Saturday, December 30, 2006

RIPTIDE

The Rev. Dana Prom Smith, S.T.D., Ph.D. (December 26, 2006)

In his victory speech aboard the U.S.S. Abraham Lincoln, May 1, 2003, George W. Bush said, “We have seen the turning of the tide.” Raised in Midland, Texas, a place he described as “a desert,” George knows nothing of tides. Maybe blinding sand storms, but not tides. He didn’t know that tides have undertows and riptides, and that Iraq is a land of cultural undertows and religious riptides. A mechanical rationality, such as his, knows nothing of complexity or feedback, and, therefore, he doesn’t know what he is doing. He’s caught in an undertow, gradually pulling him down into a tragedy, as the nation pays for his folly with life, limb, and wealth.

He has no policy, only slogans, such as “stay the course.” Policy is based on knowledge while slogans cover ignorance. Now, George is toying with the slogan of “ramping up” his war, repeating with more of the same that which has already failed.

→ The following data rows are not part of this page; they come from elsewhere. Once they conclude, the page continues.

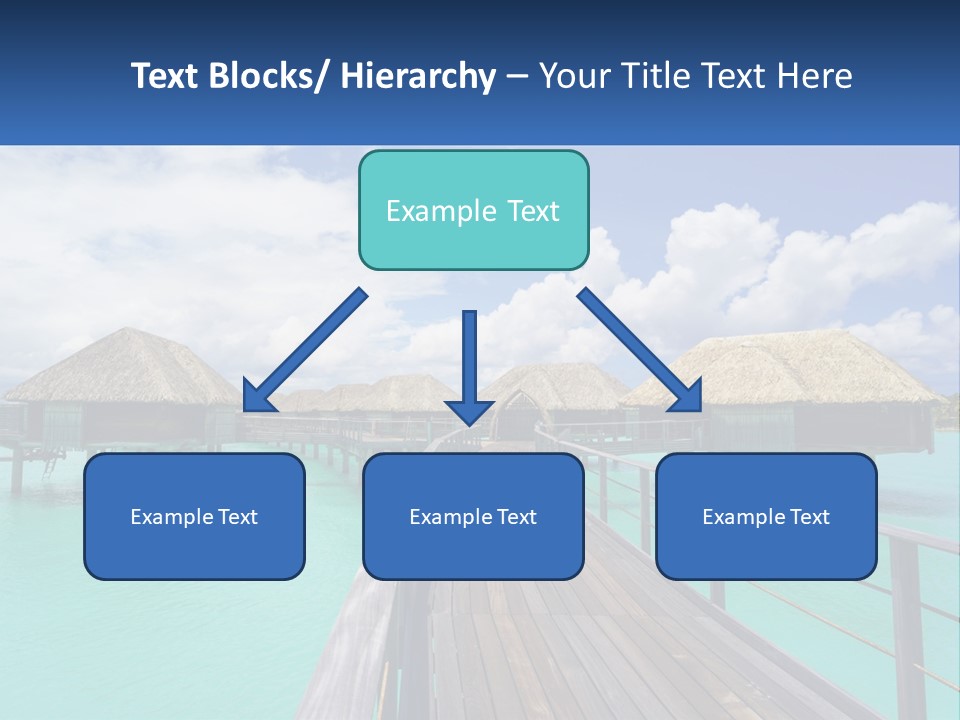 Text Blocks/ Hierarchy – Your Title Text Here

Example Text

Example Text

Example Text

Example Text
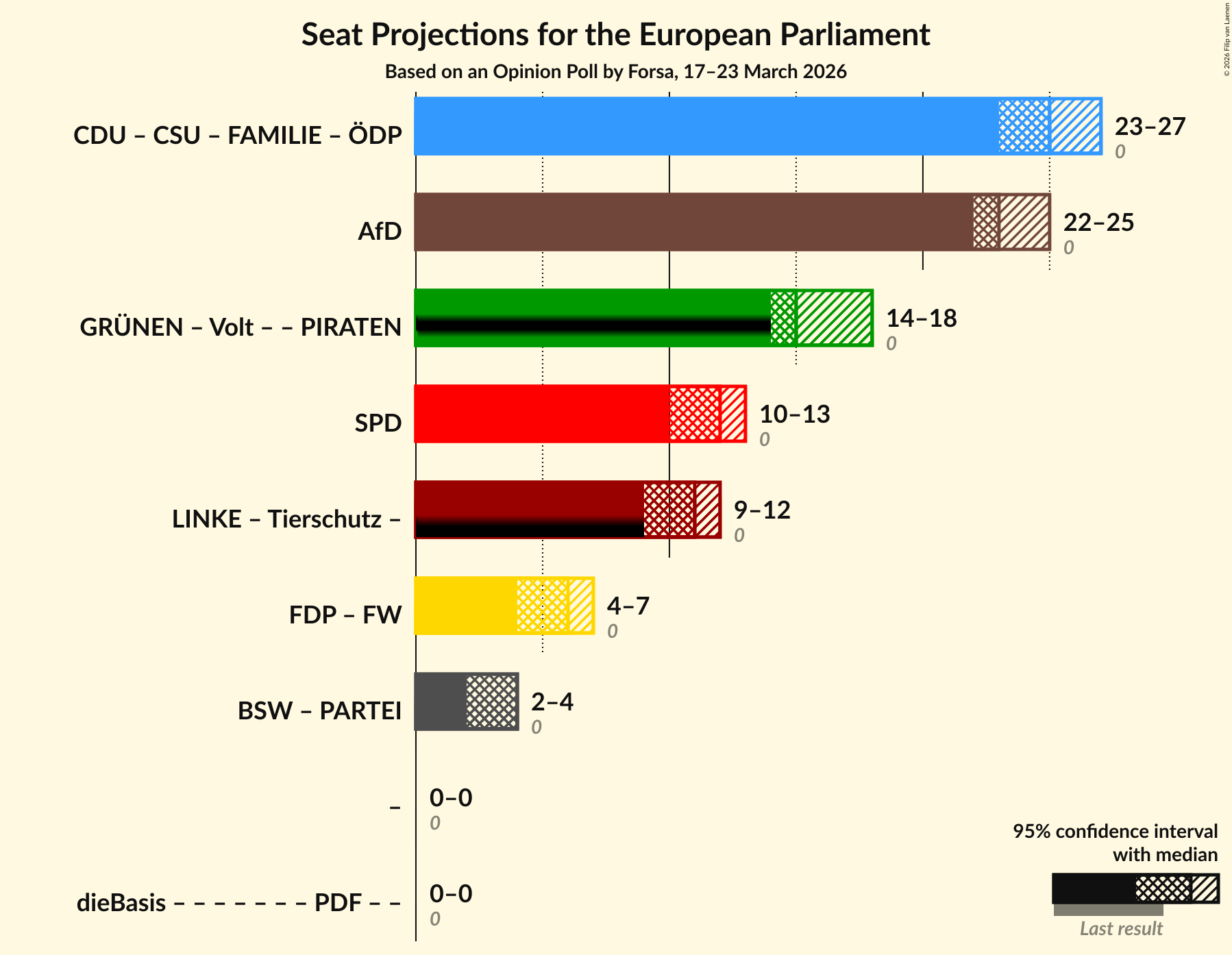 Seat Projections for the European Parliament
Based on an Opinion Poll by Forsa, 17–23 March 2026

© 2026 Filip van Laenen

CDU – CSU – FAMILIE – ÖDP
23–27
0

AfD
22–25
0

GRÜNEN – Volt – – PIRATEN
14–18
0

SPD
10–13
0

LINKE – Tierschutz –
9–12
0

FDP – FW
4–7
0

BSW – PARTEI
2–4
0

–
0–0
0

dieBasis – – – – – – – PDF – –
0–0
0

95% confidence interval with median
Last result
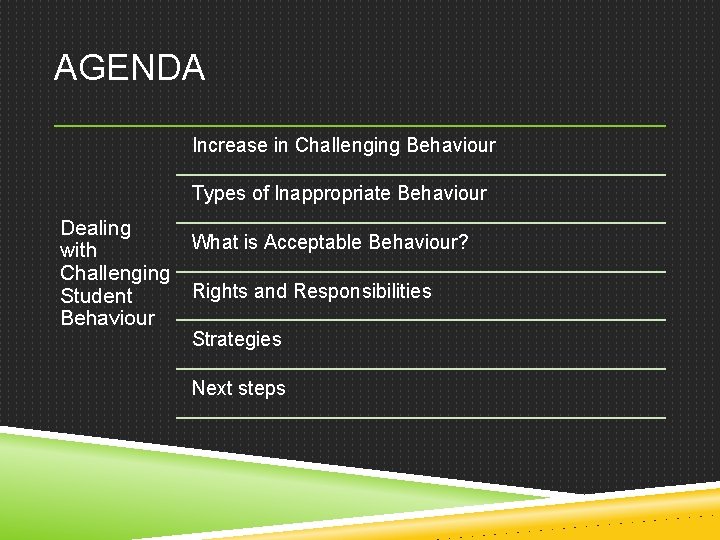 AGENDA

Dealing with Challenging Student Behaviour

Increase in Challenging Behaviour

Types of Inappropriate Behaviour

What is Acceptable Behaviour?

Rights and Responsibilities

Strategies

Next steps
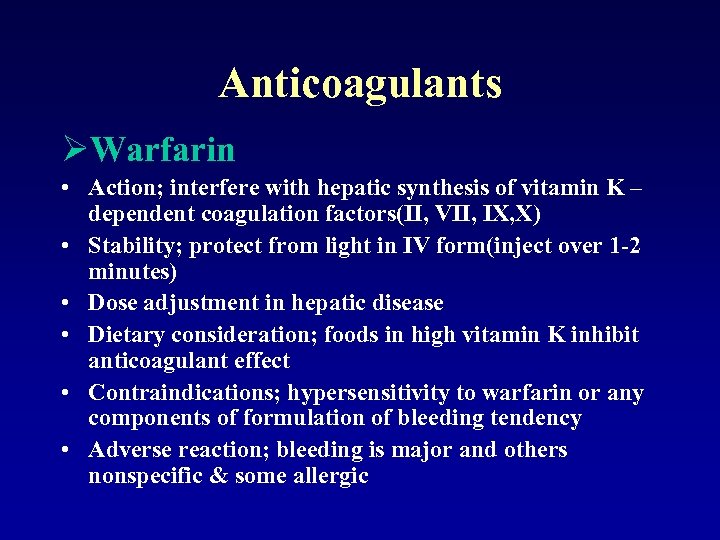 Anticoagulants

➢Warfarin

• Action; interfere with hepatic synthesis of vitamin K – dependent coagulation factors(II, VII, IX,X)
• Stability; protect from light in IV form(inject over 1-2 minutes)
• Dose adjustment in hepatic disease
• Dietary consideration; foods in high vitamin K inhibit anticoagulant effect
• Contraindications; hypersensitivity to warfarin or any components of formulation of bleeding tendency
• Adverse reaction; bleeding is major and others nonspecific & some allergic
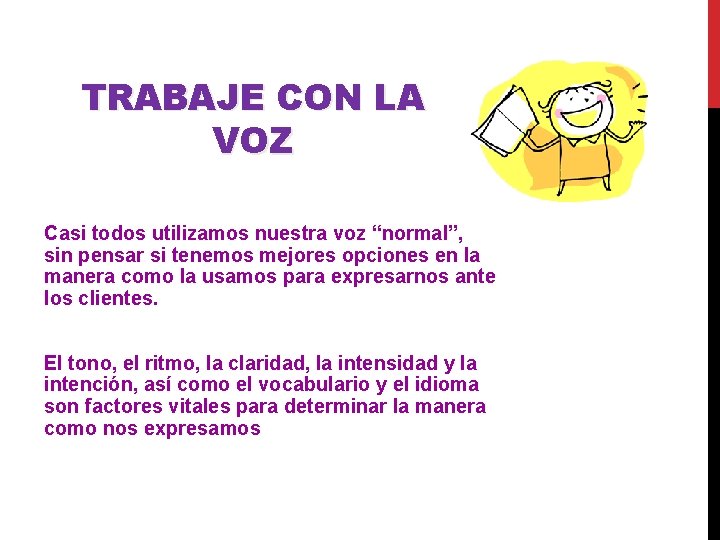 TRABAJE CON LA VOZ

Casi todos utilizamos nuestra voz “normal”, sin pensar si tenemos mejores opciones en la manera como la usamos para expresarnos ante los clientes.

El tono, el ritmo, la claridad, la intensidad y la intención, así como el vocabulario y el idioma son factores vitales para determinar la manera como nos expresamos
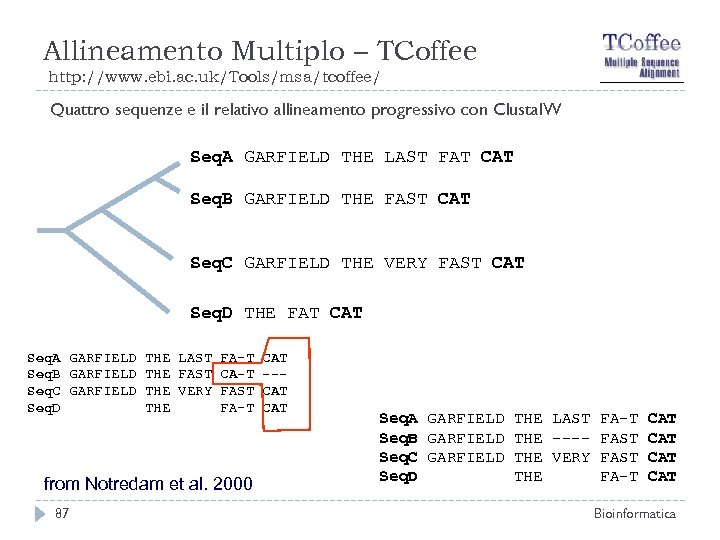 Allineamento Multiplo – TCoffee
http://www.ebi.ac.uk/Tools/msa/tcoffee/

TCoffee
Multiple Sequence Alignment

Quattro sequenze e il relativo allineamento progressivo con ClustalW

SeqA GARFIELD THE LAST FAT CAT

SeqB GARFIELD THE FAST CAT

SeqC GARFIELD THE VERY FAST CAT

SeqD THE FAT CAT

SeqA GARFIELD THE LAST FA-T CAT
SeqB GARFIELD THE FAST CA-T ---
SeqC GARFIELD THE VERY FAST CAT
SeqD THE FA-T CAT

SeqA GARFIELD THE LAST FA-T CAT
SeqB GARFIELD THE ---- FAST CAT
SeqC GARFIELD THE VERY FAST CAT
SeqD THE FA-T CAT

from Notredam et al. 2000

87

Bioinformatica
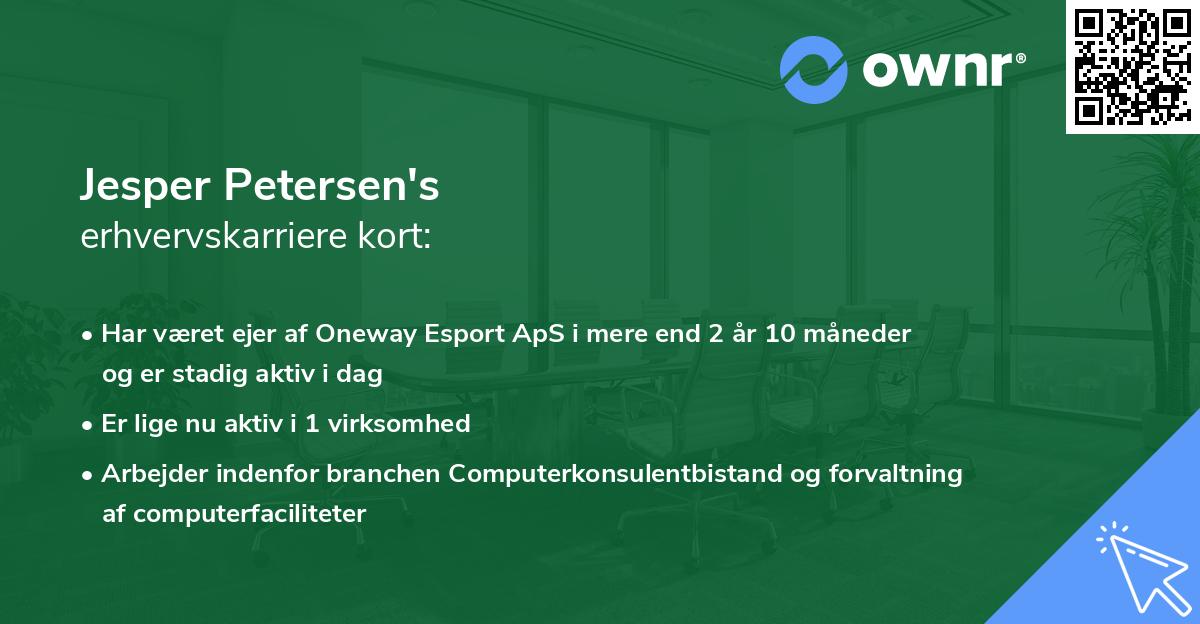 ownr®

Jesper Petersen's
erhvervskarriere kort:

• Har været ejer af Oneway Esport ApS i mere end 2 år 10 måneder og er stadig aktiv i dag
• Er lige nu aktiv i 1 virksomhed
• Arbejder indenfor branchen Computerkonsulentbistand og forvaltning af computerfaciliteter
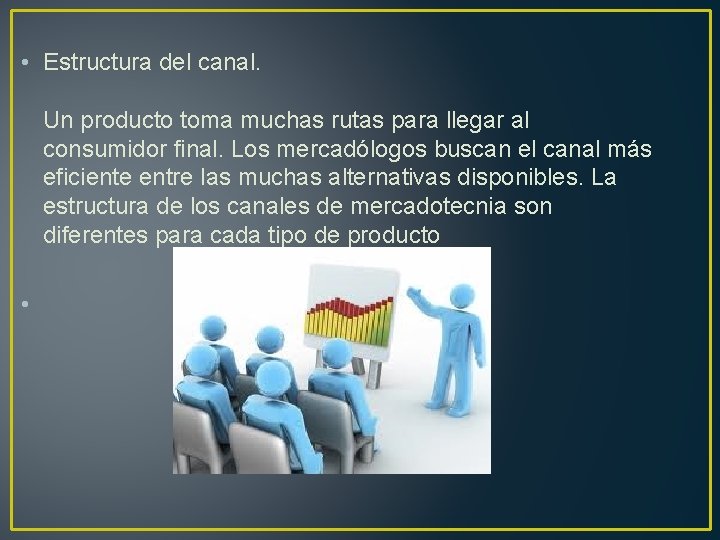 • Estructura del canal.

Un producto toma muchas rutas para llegar al consumidor final. Los mercadólogos buscan el canal más eficiente entre las muchas alternativas disponibles. La estructura de los canales de mercadotecnia son diferentes para cada tipo de producto

•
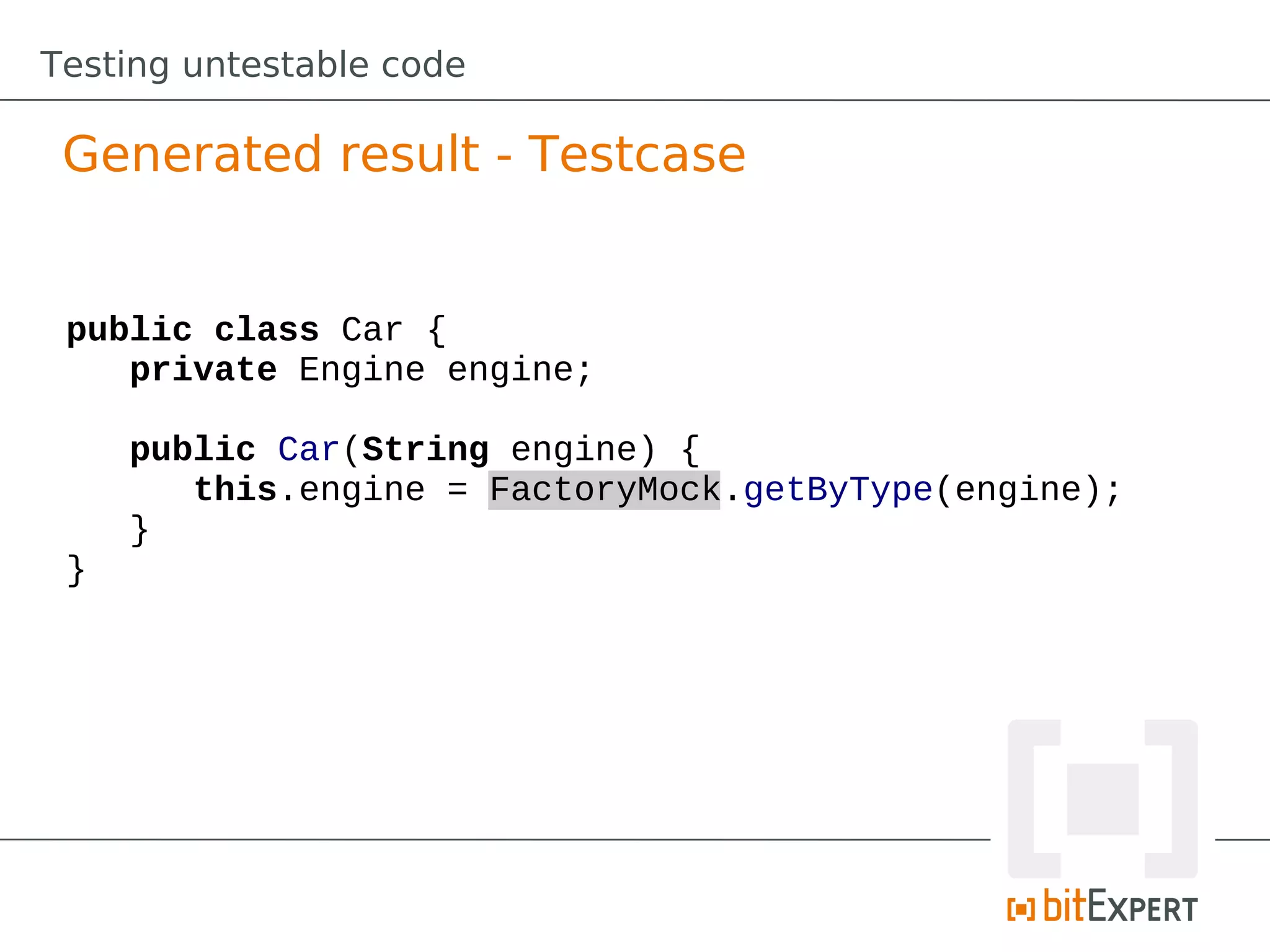 Testing untestable code

Generated result - Testcase

public class Car {
    private Engine engine;

    public Car(String engine) {
        this.engine = FactoryMock.getByType(engine);
    }
}

bitEXPERT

Harry G. Frankfurt, Emeritus Professor of Philosophy at Princeton University, writes in his book On Bullshit, “Bullshit is unavoidable whenever circumstances require someone to talk without knowing what he is talking about.” George and his Republican supporters didn’t know what they were talking about. Ignorant of Iraq’s undertows and riptides, they sloganeered the nation into a tragedy while justifying their war with the sincerity of their testosteronic patriotism. They weren’t liars because they didn’t know the truth. Instead, they promoted their sincerity, and as Professor Frankfurt concludes, without truth, “Sincerity itself is bullshit.”